UFC’s Tatiana Suarez returns ready to shoulder the load – Orange County Register

Tatiana Suarez knows the benefits of fighting a significantly shorter opponent.

“I don’t have to lift my leg so high to kick her in the face,” the UFC strawweight said.

On top of that, for a former world-class freestyle wrestler like Suarez, size rarely matters when the fight goes to the ground.

The mat, however, is where there might be one issue for the 5-foot-5 Suarez when she takes on 5-foot-tall Viviane Pereira on the prelims of UFC Fight Night 120 on Saturday in Norfolk, Va.

“Their limbs are significantly smaller,” the Season 23 winner of “The Ultimate Fighter” said. “It’s weird when you go with someone who doesn’t have a limb as long. It’s like, ‘OK, I want to grab this arm, but there’s not much there.’”

At least Suarez, 26, has only her opponents’ arms to worry about now. Last year, it was her own.

Even as the Northview High of Covina graduate and Fontana resident was gearing up for the TUF 23 final 16 months ago against Amanda Cooper, her right shoulder was barking.

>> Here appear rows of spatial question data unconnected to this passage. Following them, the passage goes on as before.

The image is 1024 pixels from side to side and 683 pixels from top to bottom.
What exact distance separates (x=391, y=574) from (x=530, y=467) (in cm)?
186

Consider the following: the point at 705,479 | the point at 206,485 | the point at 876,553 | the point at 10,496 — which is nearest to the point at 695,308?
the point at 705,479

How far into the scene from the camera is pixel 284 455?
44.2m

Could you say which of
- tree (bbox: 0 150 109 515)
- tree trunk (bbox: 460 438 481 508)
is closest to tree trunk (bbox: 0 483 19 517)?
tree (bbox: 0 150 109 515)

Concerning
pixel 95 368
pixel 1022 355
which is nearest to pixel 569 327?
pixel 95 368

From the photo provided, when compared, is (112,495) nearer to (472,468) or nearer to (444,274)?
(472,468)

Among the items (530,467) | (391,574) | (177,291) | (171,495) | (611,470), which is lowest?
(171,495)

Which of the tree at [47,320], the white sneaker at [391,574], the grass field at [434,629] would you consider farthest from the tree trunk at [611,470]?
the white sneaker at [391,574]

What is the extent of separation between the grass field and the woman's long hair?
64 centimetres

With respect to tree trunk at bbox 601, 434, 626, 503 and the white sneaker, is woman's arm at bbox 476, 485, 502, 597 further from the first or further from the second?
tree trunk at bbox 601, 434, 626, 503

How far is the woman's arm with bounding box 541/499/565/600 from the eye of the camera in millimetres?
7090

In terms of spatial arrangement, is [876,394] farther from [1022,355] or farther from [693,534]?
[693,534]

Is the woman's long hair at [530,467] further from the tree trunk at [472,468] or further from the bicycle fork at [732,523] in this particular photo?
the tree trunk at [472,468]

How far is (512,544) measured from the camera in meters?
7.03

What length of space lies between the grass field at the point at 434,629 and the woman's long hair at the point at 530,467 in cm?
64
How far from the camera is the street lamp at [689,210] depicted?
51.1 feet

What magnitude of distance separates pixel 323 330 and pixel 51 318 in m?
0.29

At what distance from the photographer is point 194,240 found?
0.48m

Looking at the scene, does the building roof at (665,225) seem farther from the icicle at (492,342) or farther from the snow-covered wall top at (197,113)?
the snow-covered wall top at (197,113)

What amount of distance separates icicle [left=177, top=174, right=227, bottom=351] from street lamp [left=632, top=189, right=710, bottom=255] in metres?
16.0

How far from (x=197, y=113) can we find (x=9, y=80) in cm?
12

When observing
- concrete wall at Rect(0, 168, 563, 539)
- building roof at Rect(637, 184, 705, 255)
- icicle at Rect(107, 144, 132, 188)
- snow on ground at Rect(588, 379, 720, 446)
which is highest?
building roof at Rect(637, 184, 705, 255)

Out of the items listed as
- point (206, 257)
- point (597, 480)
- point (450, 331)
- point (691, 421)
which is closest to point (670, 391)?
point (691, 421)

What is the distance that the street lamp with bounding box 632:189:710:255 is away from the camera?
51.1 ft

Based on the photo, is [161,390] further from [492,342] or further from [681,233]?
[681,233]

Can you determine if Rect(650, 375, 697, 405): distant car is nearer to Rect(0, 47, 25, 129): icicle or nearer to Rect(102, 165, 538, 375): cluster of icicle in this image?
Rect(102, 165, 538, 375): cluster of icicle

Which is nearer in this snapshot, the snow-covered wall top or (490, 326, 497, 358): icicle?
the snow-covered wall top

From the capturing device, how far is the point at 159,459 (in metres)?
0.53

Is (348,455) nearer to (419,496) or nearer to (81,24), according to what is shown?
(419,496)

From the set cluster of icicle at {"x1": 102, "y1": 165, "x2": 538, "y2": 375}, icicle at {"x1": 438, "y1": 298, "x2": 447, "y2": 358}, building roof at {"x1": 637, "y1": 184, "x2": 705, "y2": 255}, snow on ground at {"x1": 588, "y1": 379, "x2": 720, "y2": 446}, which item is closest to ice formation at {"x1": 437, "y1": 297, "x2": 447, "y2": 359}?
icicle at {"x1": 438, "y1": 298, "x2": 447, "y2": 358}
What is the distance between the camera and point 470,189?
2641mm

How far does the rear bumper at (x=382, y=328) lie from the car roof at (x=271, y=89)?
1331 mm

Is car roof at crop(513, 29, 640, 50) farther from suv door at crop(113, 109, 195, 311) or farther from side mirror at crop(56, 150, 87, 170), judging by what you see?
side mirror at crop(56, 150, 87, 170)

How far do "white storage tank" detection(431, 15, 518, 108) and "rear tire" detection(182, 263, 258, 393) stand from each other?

Tatiana Suarez battles Amanda Cooper during the Ultimate Fighter Finale: Team Jedrzejczyk vs. Team Claudia, Friday, July 8, 2016, at the MGM Grand, in Las Vegas, NV. (Photo by Hans Gutknecht/Los Angeles Daily News)

After winning the UFC reality show with an impressive first-round D’arce choke submission of Cooper, Suarez (5-0) said the shoulder felt fine and agreed to her second UFC fight against Julianna Lima at UFC Fight 102 last December.

During camp, the aches worsened and gnawed at her. Her coaches kept telling her during sparring to keep her right hand up. What might have looked like fundamental lapses or fatigue was actually a matter of being physically unable to lift her arm.

“I was slapping people from my waist. It was horrible,” said the Bellflower native, who trains at Millennia MMA in Rancho Cucamonga.

Just 16 days out, Suarez had to withdraw from the Lima fight. She was diagnosed with a torn biceps tendon and a Type 3 tear of her labrum, also known as a bucket-handle tear because it droops into the shoulder joint.

“They were saying most of the pain was coming from the bicep,” Suarez said. “That’s why it was difficult for me to hold my arm up and extend and flex because the bicep was torn off the bone.”

Suarez saw the video of the surgery and was slightly disgusted: “It looked like shredded tuna.”

It was Suarez’s first time under the knife for an injury, but she had endured worse.